2) It's possible in theory to describe macroscopic quantum objects in the solutions to Schrodinger's equation
3) That solution for macroscopic systems is NP-hard
4) A physical theory that can neither be observed nor modeled is "nothing more than [a] nontestable empty [abstraction]"
> What’s interesting about NP-hard problems is that they are mathematically equivalent. So a solution for one automatically implies a solution for them all.
That's a mistake. The author is describing NP-complete problems, which are all roughly equivalent (reducible in polynomial time). NP-hard includes all NP-complete problems, but also includes problems much harder than those in NP-complete, including undecidable problems like the halting problem which aren't even in NP.
It didn't kill the whole article for me, although it seems to be a consistent misconception rather than an isolated typo.

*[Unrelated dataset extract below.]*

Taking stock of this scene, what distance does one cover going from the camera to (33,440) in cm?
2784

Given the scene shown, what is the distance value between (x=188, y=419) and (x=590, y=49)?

To be fair, the naming convention is pretty tricky, considering NP-hard contains things outside NP.
And the diagram did get the terminology right. The author may need a (better) proofreader, but it wasn't impossible to see what the author meant. They only conflated the names, not the concepts.
I thought you could observe quantum effects but only when it was the superposition of all the eigenfunctions? You never observe the ones with a low probability density because they are dominated by the others. And also does it matter if you could solve numerically all of the functions for a macroscopic group of particles if in the end all you would care about is the average value (due to Planck's constant and the uncertainty principle)?
I think the explanation for why we don't observe macroscopic quantum phenomena is rather more simple than that, and likely has more to do with the results of a superposition of a large ensemble of possible states than some fairly strained analogy with computation (think of it as something like fourier decomposition of a function).
If the smallest proof for something takes up more than ~10^123 bits, or the fastest proof requires more than ~10^120 operations, it cannot be proven in our universe.
We can observe processes that rely on lack of observation in the microscopic world. Look up the one-slit and two-slit experiments[0]. In the two-slit experiment, we don't observe which slit the photon takes, but we can observe the interference pattern on the screen.
The two-slit experiment works with photons, but not with bullets, or cars, or baseballs.
This is such a poorly written article. I can't even begin to point out the mistakes. I'm sure Scott Aaronson will write a response and strike this down.